= Bonnie Annie =

Traditional song

"Bonnie Annie" (Child 24, Roud 172) is a folk ballad recorded from the Scottish and English traditions. Scottish texts are often called Bonnie Annie or The Green Banks of Yarrow, English texts are most often called The Banks of Green Willow. Other titles include The Undutiful Daughter, The High Banks O Yarrow, The Watery Grave, Green Willow, There Was a Rich Merchant that Lived in Strathdinah and The Merchant's Daughter.

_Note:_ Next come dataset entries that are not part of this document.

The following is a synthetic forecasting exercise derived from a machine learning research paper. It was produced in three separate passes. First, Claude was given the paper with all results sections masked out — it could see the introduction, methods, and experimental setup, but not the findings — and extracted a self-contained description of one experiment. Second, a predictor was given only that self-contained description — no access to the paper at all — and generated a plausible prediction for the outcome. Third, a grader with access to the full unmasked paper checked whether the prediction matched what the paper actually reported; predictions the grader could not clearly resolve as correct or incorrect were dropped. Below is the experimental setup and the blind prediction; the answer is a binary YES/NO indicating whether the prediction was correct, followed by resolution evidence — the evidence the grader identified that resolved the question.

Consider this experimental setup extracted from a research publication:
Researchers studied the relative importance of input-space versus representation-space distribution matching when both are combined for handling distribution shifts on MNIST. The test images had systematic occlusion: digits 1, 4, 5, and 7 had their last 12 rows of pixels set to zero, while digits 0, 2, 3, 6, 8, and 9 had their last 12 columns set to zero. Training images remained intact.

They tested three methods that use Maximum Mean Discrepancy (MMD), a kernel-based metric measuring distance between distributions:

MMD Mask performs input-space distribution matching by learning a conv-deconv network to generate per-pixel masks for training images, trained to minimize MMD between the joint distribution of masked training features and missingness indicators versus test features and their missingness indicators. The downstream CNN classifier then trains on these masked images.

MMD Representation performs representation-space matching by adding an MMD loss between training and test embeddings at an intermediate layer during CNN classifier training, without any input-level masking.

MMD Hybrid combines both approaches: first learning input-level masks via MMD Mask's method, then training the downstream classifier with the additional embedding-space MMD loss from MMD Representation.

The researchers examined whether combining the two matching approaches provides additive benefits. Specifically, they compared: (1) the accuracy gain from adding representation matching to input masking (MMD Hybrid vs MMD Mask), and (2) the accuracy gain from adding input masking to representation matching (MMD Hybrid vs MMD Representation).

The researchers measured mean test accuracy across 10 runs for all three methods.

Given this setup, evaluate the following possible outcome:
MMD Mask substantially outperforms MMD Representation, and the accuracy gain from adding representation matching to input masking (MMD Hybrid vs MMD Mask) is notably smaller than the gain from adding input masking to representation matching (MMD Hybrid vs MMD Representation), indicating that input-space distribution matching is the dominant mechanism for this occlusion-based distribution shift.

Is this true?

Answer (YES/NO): YES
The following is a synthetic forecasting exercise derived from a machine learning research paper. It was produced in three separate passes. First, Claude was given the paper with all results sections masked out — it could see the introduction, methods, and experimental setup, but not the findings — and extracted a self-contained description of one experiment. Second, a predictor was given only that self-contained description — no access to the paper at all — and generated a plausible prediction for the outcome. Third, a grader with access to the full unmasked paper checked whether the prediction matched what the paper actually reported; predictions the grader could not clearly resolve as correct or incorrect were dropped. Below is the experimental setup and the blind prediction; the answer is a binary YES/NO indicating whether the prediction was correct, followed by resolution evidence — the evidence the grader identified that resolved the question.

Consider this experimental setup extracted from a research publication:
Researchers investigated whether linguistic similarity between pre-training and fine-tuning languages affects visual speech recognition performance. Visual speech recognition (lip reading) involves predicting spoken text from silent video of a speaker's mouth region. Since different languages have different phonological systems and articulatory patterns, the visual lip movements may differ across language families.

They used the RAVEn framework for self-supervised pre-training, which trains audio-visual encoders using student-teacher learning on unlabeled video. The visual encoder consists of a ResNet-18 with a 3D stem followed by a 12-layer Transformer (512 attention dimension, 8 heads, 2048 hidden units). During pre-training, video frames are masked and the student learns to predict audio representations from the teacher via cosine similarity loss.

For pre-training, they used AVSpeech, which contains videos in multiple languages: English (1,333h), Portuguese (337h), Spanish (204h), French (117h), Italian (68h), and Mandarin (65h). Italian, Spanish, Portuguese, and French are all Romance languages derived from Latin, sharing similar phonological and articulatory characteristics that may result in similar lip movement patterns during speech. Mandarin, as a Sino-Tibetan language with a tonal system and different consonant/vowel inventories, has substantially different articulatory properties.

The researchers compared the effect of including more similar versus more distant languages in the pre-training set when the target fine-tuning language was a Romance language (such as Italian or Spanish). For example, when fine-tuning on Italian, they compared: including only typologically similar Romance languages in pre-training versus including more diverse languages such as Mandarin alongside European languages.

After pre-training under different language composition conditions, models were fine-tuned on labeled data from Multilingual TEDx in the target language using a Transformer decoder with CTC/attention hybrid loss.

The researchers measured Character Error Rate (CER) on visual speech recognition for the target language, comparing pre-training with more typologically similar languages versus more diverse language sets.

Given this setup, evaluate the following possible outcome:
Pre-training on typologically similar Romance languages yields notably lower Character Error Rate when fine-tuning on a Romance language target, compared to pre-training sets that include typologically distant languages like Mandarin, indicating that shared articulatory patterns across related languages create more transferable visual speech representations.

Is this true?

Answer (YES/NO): YES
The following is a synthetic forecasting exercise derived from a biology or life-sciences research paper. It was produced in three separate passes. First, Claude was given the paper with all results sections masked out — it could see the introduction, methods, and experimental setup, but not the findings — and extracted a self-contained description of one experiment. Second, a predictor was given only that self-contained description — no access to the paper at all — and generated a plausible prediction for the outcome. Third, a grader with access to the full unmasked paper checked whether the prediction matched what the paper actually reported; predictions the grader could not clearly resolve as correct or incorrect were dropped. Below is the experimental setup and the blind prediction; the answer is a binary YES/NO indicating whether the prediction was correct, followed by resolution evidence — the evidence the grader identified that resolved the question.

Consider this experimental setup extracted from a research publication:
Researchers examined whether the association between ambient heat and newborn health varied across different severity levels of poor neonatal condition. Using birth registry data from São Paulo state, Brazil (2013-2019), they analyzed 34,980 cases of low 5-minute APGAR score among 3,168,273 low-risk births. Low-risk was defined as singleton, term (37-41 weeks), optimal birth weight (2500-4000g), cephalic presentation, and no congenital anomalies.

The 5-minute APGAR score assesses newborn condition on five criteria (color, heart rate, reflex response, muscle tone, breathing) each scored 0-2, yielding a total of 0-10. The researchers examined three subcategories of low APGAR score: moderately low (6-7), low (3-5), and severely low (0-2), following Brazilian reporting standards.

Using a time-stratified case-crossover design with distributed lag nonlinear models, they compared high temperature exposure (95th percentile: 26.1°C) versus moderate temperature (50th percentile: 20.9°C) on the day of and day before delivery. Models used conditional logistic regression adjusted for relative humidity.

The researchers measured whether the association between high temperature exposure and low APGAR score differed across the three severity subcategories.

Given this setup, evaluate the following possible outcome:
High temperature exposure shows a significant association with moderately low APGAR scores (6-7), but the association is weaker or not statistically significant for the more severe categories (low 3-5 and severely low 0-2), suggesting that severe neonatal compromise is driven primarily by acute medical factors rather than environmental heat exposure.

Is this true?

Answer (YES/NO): YES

The ballad has been collected from traditional singers in Britain, Ireland, and the USA.

==Synopsis==
A young woman, either a lord's or a merchant's daughter, in some versions called Annie but often nameless, is seduced by a man who is sometimes a sea captain or a squire, or his occupation isn't mentioned. She falls pregnant. He suggests she steals "some of your father's goodwill and some of your mother's money". In other versions she steals gold from her father. They go aboard a ship. On the voyage she needs "women's help", presumably to help deliver her child, but this is not available. In some variants the ship will not sail, and either the lot falls on Annie or she asks to be thrown overboard "both me and my baby", in others her lover volunteers to throw her and the baby overboard for no apparent reason. He watches her swim, in some versions until she reaches the banks of green willow. He orders her to be buried, either in a coffin made of gold, or in a coffin with golden nails.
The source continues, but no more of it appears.